**TESTO DEL DOCUMENTO**
━━━
Anche presso il Consiglio d’Europa valgono le medesime considerazioni. Negli allevamenti sofferenze e danni non devono essere «inutili» (Convenzione europea sulla protezione degli animali negli allevamenti del 10 marzo 1976, Trattato n. 87 -quindi sono ammissibili se utili?); i metodi di abbattimento degli animali da macello devono risparmiare sofferenze e dolori «nei limiti del possibile» e non devono essere imposti dolori o sofferenze «evitabili» (Convenzione europea sulla protezione degli animali da macello del 10 maggio 1979, Trattato n. 102 -quindi sono ammissibili se inevitabili?); l’addestramento degli animali da compagnia non deve cagionare ferite, dolori, sofferenze, angosce «inutili» (Convenzione europea per la protezione degli animali da compagnia del 13 novembre 1987, Trattato n. 125- quindi sono ammissibili se utili?).

Anche questo orientamento linguistico (che, ovviamente, risponde ad una precisa intenzionalità) provoca una riduzione della portata di tutela delle disposizioni e trova consonanza nei documenti di Unione Europea e Consiglio d’Europa.
━━━
**ELENCO**
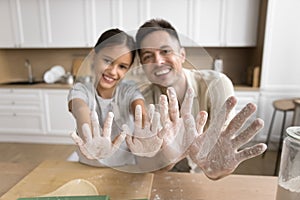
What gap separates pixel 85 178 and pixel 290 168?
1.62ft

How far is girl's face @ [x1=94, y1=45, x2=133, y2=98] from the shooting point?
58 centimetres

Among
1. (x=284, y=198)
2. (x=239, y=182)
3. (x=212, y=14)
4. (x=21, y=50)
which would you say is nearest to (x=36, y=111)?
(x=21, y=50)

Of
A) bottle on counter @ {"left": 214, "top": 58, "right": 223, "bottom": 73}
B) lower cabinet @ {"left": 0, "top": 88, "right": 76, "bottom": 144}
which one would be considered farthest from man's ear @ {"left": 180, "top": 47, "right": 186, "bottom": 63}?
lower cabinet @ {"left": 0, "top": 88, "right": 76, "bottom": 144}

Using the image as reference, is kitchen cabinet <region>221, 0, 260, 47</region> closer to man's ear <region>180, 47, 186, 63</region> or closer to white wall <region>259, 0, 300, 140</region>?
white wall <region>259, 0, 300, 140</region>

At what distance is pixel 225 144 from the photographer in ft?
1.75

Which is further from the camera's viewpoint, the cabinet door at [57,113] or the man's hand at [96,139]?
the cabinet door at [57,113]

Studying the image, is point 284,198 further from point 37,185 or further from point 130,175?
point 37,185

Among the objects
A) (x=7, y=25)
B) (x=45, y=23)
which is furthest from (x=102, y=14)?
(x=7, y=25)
━━━
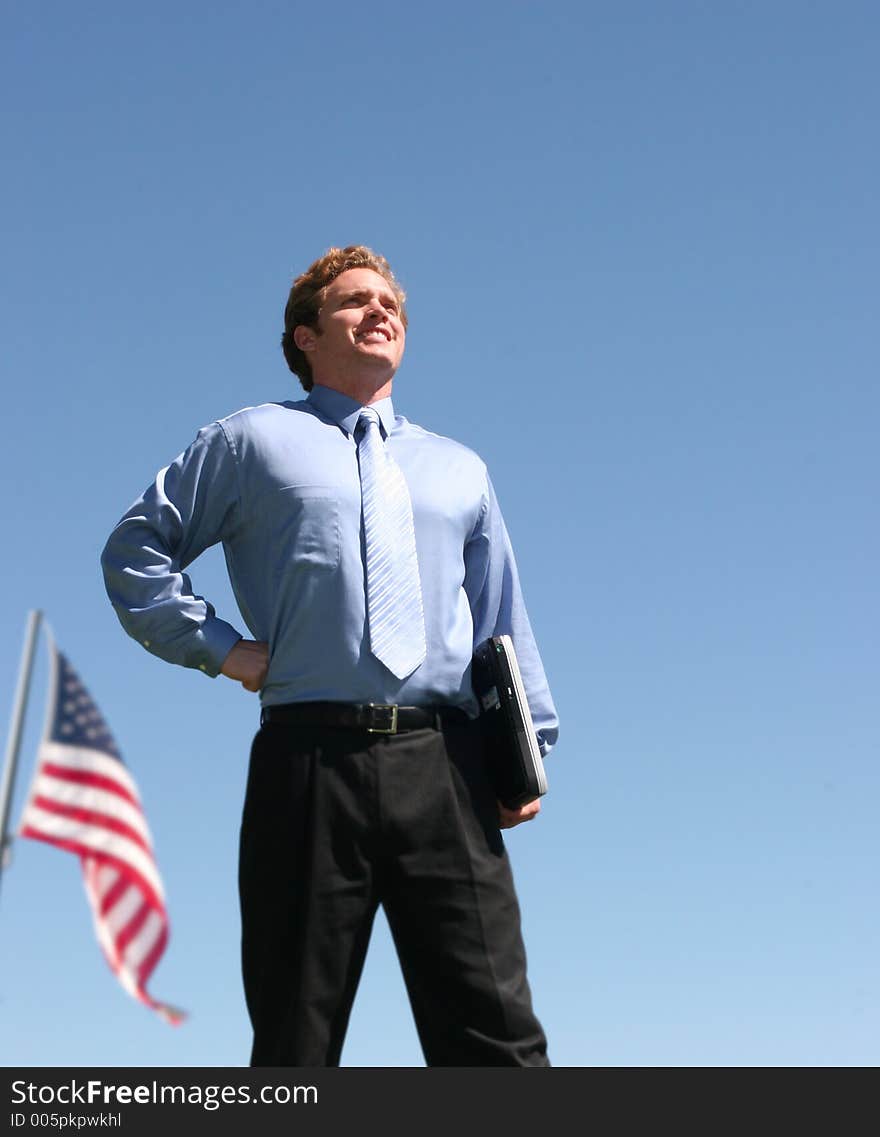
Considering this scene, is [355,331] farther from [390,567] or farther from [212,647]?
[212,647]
━━━
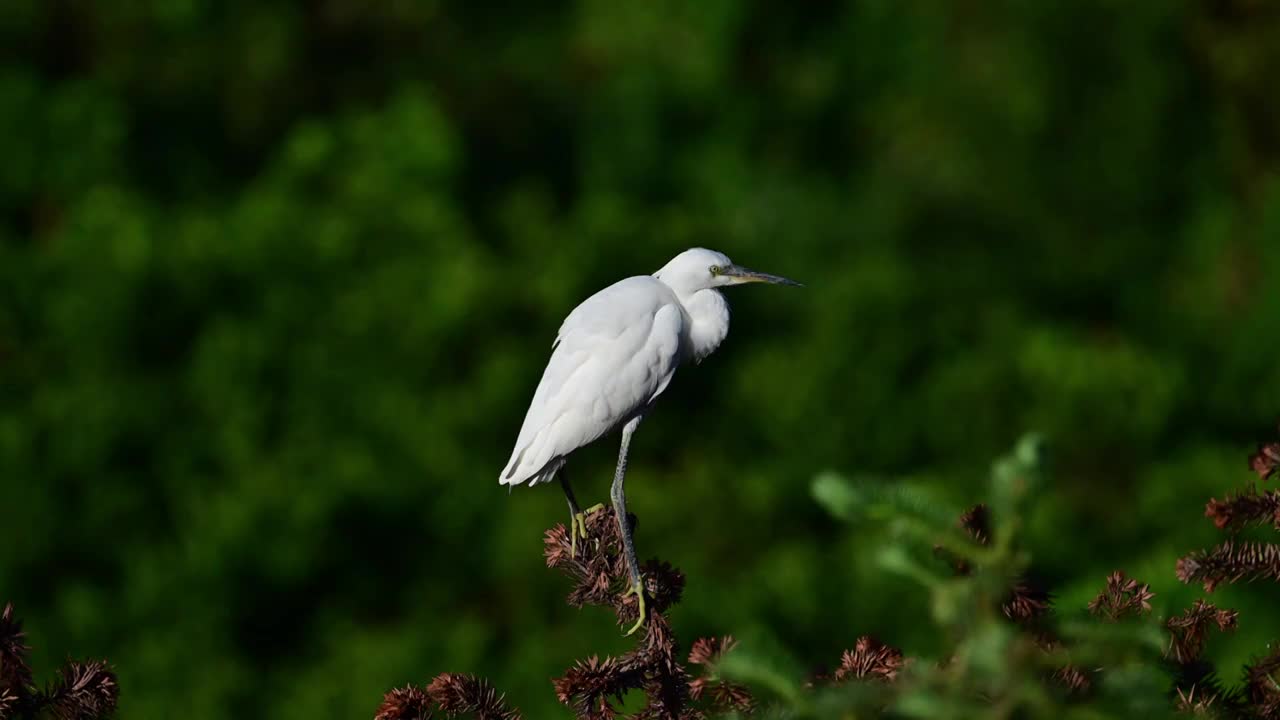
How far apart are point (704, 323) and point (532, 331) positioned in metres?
━━━
**COMPITI DELL'ESERCIZIO**
1. Elenca tutte le convenzioni europee citate nel testo del documento.
2. Secondo il testo del documento, quale convenzione corrisponde al Trattato n. 102?
3. Trascrivi dal testo del documento il passo da "Anche presso il" a "ammissibili se utili?).".

**RISPOSTE PER COMPITO**
1.
- Convenzione europea sulla protezione degli animali negli allevamenti
- Convenzione europea sulla protezione degli animali da macello
- Convenzione europea per la protezione degli animali da compagnia

2. La Convenzione europea sulla protezione degli animali da macello del 10 maggio 1979.

3.
Anche presso il Consiglio d’Europa valgono le medesime considerazioni. Negli allevamenti sofferenze e danni non devono essere «inutili» (Convenzione europea sulla protezione degli animali negli allevamenti del 10 marzo 1976, Trattato n. 87 -quindi sono ammissibili se utili?); i metodi di abbattimento degli animali da macello devono risparmiare sofferenze e dolori «nei limiti del possibile» e non devono essere imposti dolori o sofferenze «evitabili» (Convenzione europea sulla protezione degli animali da macello del 10 maggio 1979, Trattato n. 102 -quindi sono ammissibili se inevitabili?); l’addestramento degli animali da compagnia non deve cagionare ferite, dolori, sofferenze, angosce «inutili» (Convenzione europea per la protezione degli animali da compagnia del 13 novembre 1987, Trattato n. 125- quindi sono ammissibili se utili?).